- Caption-style text data:
--
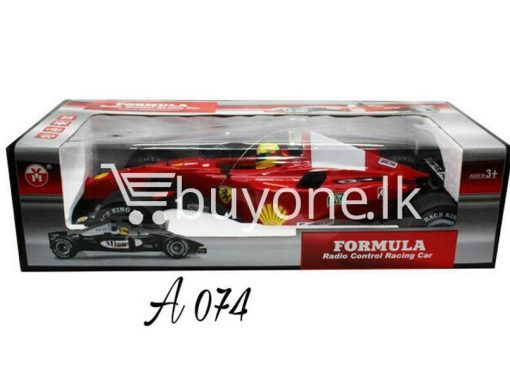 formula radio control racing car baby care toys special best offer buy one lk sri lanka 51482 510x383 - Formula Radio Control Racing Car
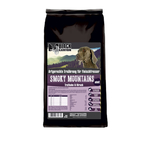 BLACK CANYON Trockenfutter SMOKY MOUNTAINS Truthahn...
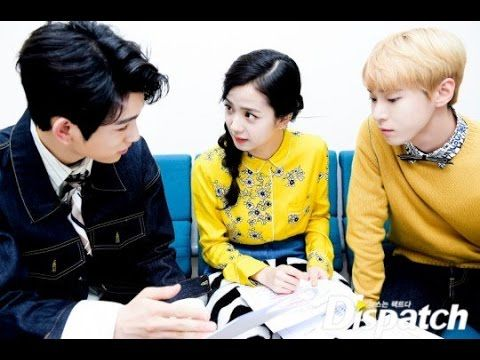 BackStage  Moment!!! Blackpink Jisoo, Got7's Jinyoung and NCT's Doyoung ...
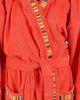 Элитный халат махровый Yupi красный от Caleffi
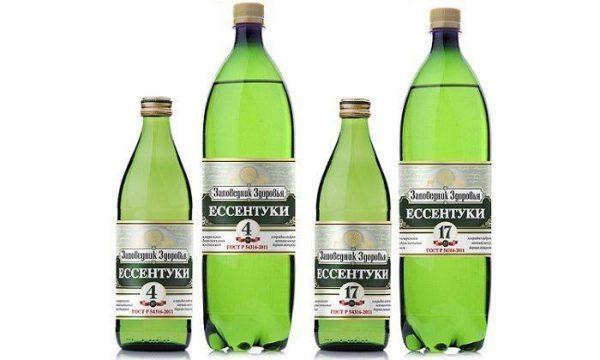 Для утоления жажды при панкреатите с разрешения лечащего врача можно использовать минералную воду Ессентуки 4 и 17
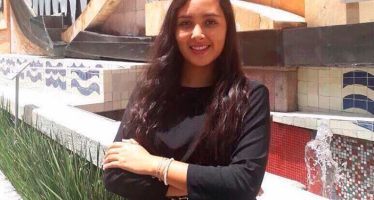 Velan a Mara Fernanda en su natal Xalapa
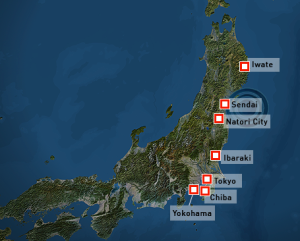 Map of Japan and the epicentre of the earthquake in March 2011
--
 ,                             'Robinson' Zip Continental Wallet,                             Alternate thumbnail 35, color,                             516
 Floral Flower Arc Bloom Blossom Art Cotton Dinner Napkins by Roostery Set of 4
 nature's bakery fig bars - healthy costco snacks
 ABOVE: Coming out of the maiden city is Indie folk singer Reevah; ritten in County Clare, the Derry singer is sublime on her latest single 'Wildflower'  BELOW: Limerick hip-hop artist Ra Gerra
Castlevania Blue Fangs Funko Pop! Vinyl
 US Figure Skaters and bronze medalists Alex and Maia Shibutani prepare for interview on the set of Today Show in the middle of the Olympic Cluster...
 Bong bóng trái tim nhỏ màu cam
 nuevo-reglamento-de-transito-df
--
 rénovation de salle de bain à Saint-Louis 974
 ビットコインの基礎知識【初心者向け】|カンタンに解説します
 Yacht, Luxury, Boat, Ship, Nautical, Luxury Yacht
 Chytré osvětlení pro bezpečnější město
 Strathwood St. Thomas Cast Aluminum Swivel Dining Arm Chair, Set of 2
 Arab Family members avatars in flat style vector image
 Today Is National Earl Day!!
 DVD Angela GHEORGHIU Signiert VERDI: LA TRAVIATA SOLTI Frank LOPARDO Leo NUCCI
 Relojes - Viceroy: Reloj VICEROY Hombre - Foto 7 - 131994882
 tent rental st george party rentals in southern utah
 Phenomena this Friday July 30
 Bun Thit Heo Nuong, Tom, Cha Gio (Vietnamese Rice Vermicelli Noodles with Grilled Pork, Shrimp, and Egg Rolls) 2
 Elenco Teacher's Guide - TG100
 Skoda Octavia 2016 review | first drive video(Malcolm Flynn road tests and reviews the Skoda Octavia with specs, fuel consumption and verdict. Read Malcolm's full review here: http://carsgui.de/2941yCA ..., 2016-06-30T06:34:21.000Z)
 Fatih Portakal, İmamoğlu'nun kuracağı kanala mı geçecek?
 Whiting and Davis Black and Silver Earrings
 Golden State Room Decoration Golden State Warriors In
--
- Problem statement:
Copy the lines above exactly. Start with the line containing "Today Is National Earl Day!!", end with the line containing "Golden State Room", and include both.

- Solution:
 Today Is National Earl Day!!
 DVD Angela GHEORGHIU Signiert VERDI: LA TRAVIATA SOLTI Frank LOPARDO Leo NUCCI
 Relojes - Viceroy: Reloj VICEROY Hombre - Foto 7 - 131994882
 tent rental st george party rentals in southern utah
 Phenomena this Friday July 30
 Bun Thit Heo Nuong, Tom, Cha Gio (Vietnamese Rice Vermicelli Noodles with Grilled Pork, Shrimp, and Egg Rolls) 2
 Elenco Teacher's Guide - TG100
 Skoda Octavia 2016 review | first drive video(Malcolm Flynn road tests and reviews the Skoda Octavia with specs, fuel consumption and verdict. Read Malcolm's full review here: http://carsgui.de/2941yCA ..., 2016-06-30T06:34:21.000Z)
 Fatih Portakal, İmamoğlu'nun kuracağı kanala mı geçecek?
 Whiting and Davis Black and Silver Earrings
 Golden State Room Decoration Golden State Warriors In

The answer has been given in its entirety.